Finances, marché …, des dirigeants racontent leur gestion de crise

• L’enjeu majeur pour les petites structures est de tenir les besoins en fonds de roulement à flot et focaliser les ressources sur les activités les plus critiques pour l’organisation.
• Des projections restent floues quant à leur avenir.

Gestion de crise, impacts financiers, enjeux de ressources humaines, réduction des coûts…, face aux impacts économiques de la crise sanitaire, les PME et start-up sont particulièrement exposées.
Pour une crise économique sans précédent, les petites structures sont prises en tenaille et doivent prendre des décisions nouvelles pour elles afin de traverser cet épisode, dont personne ne connaît la durée réelle, ni à l’échelle nationale ni à l’internationale. Comment gèrent-elles cette crise ? Quels sont les soutiens pour la surmonter ? Et surtout comment se projettent-elles pour les mois à venir ?
Pour les quelques dirigeants de PME que nous avons sollicités, l’enjeu majeur est de tenir les besoins en fonds de roulement en flots, focaliser les ressources sur les activités les plus critiques pour l’organisation, dans un contexte où potentiellement les ressources humaines internes sont en sous-effectif, ainsi que celles des fournisseurs et des clients, protéger la trésorerie pour faire fonctionner l’entreprise, même en rythme réduit, activer ou mettre en place dans l’urgence les systèmes IT pour permettre la réorganisation du travail… Et bien qu’il soit difficile, à ce stade, d’évaluer les impacts de la crise, se poseront à court terme des questions essentielles pour être en capacité de reprendre les opérations lorsque les conditions de sortie de crise seront visibles.
D’autre part, les plans de soutien mis par l’Etat ou par les organismes financiers ont été particulièrement plébiscités.

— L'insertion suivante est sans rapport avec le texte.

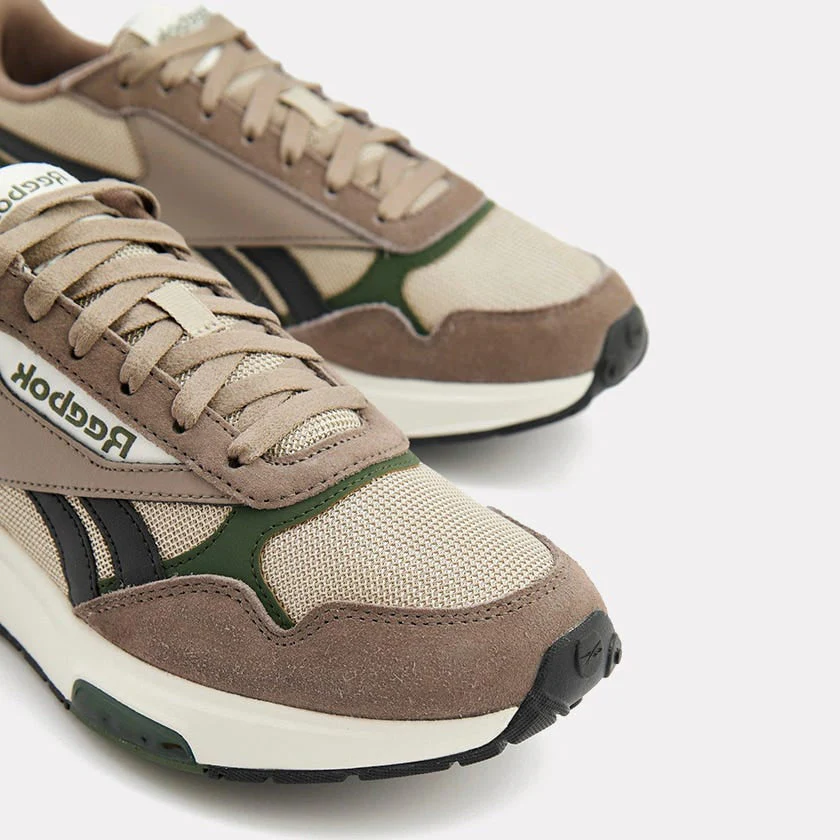 Glide DMX Unisex Sneakers - Image 3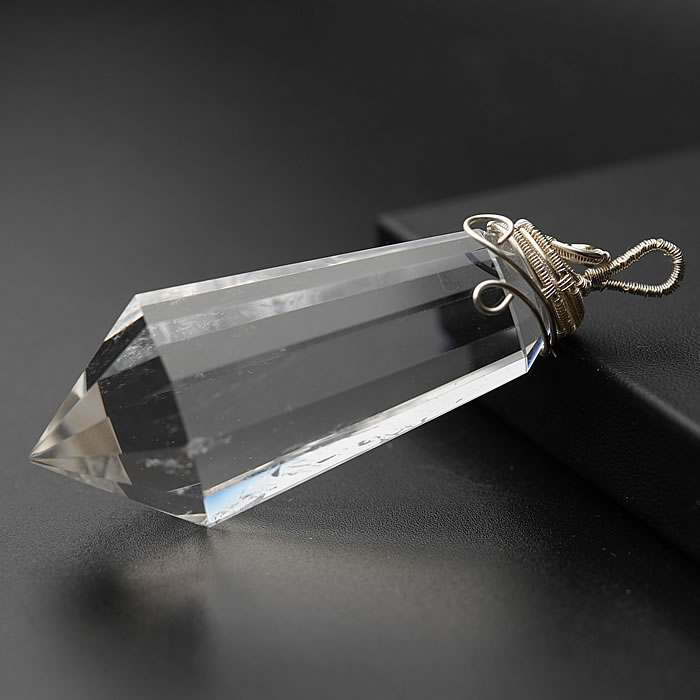 【一点物】【高透明度】天然水晶 AAA ワイヤーラップペンダント ポイント ペンダントトップ ネックレス 天然石 パワーストーン クリスタル クォーツ ヴォーゲルワンド 水晶 ボーゲルワンド ワイヤーペンダント｜ステラガーデン in 八ヶ岳 12,532円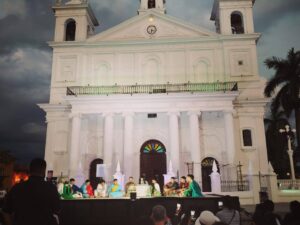 Suchitoto vivió una Pasión que traspasó el escenario 3 660417303 26494591793470677 3740508682832324841 n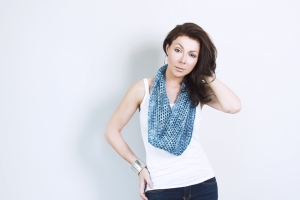 how to crochet an easy beginner's infinity scarf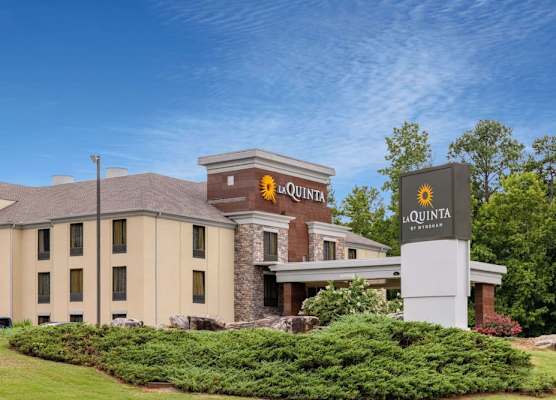 La Quinta by Wyndham Covington 1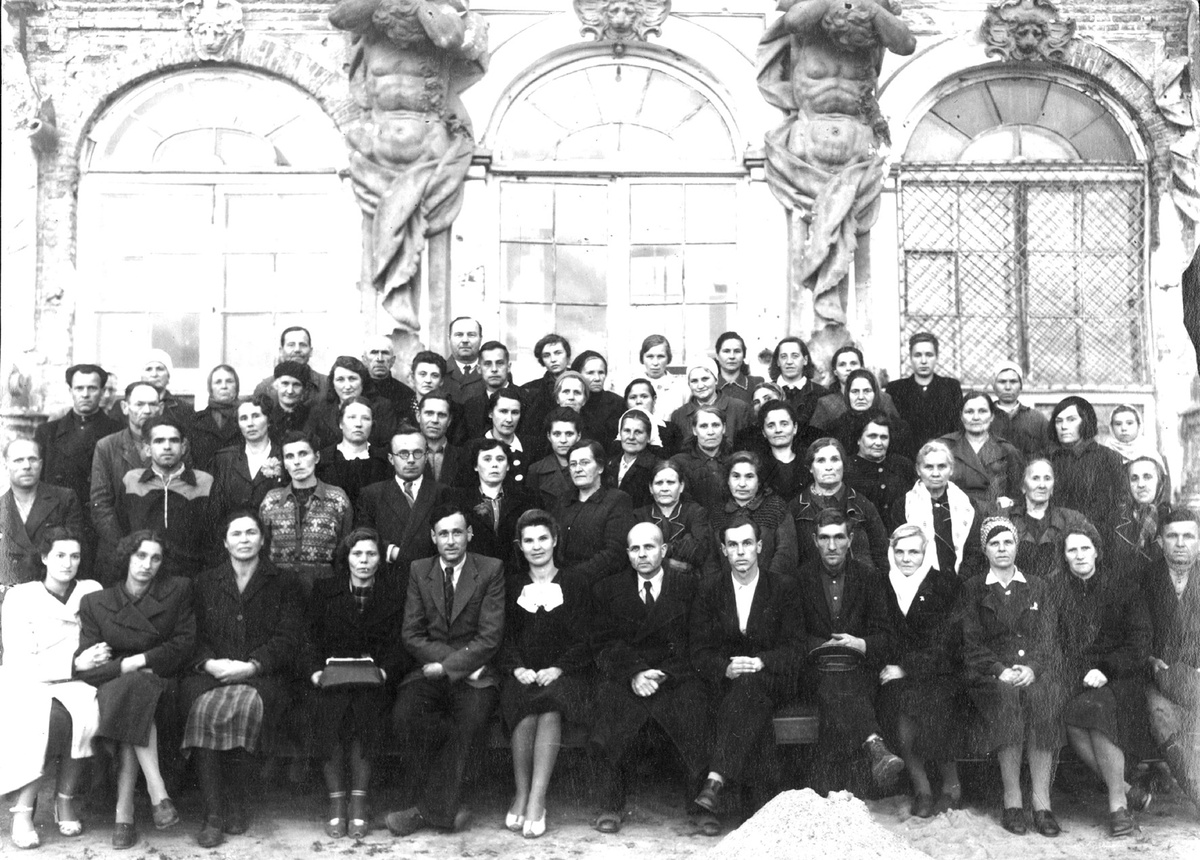 Сотрудники центрального хранилища музейных фондов. Конец 1940-х. Из коллекции ГМЗ «Царское Село»
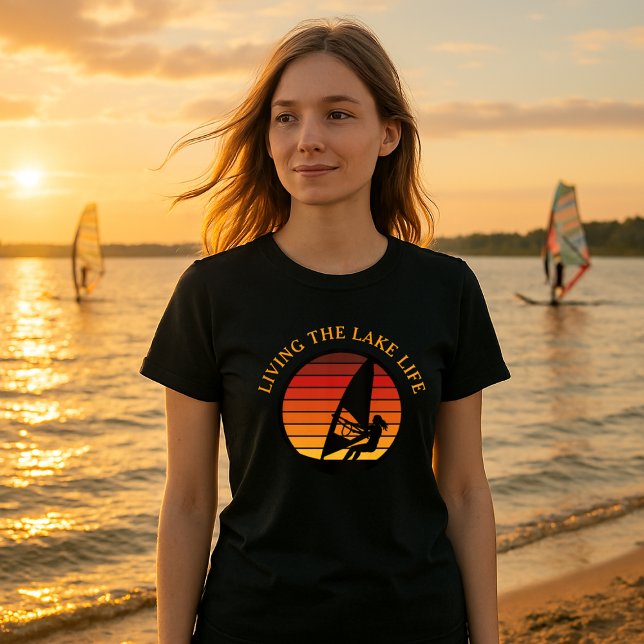 Camiseta Windsurfing Girl Retro Sunset Lake Life Modelo (Criador carregado)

Télétravail et outils digitaux sont d’une grande

Quid de l’organisation en interne et des effectifs ? Certaines approches expérimentées pendant la crise (comme le télétravail, le recours à des outils digitaux…) ont été intéressantes à conserver pour bon nombre d’elles. «Ils nous ont été d’une grande aide, puisque les mesures sanitaires prises par nos clients ne nous ont pas permis de travailler sur leur site. Du coup, nous avons collaboré à distance et cela s’est avéré efficace», note Karim El Ibrahimi, DG du cabinet RMS Conseil qui intervient dans la mise en place des systèmes de sécurité au sein des entreprises.
Ceci dit, l’avenir reste incertain pour bon nombre d’elles. Quelles projections faire dès lors ?
Si les plans de soutien restent des facteurs capitaux pour leur permettre de rester à flot, il s’agit aussi de revoir l’organisation en interne, d’apporter les modifications structurelles qui affectent leur marché et comment les intégrer à leur projet de développement. Modèle de vente, modèle d’approvisionnement et autres schémas logistiques, faire évoluer les marchés cibles… un travail de fond que les petites structures doivent entreprendre notamment sur leur modèle économique si les leviers de génération de revenus changent avec la crise et que de nouveaux émergent.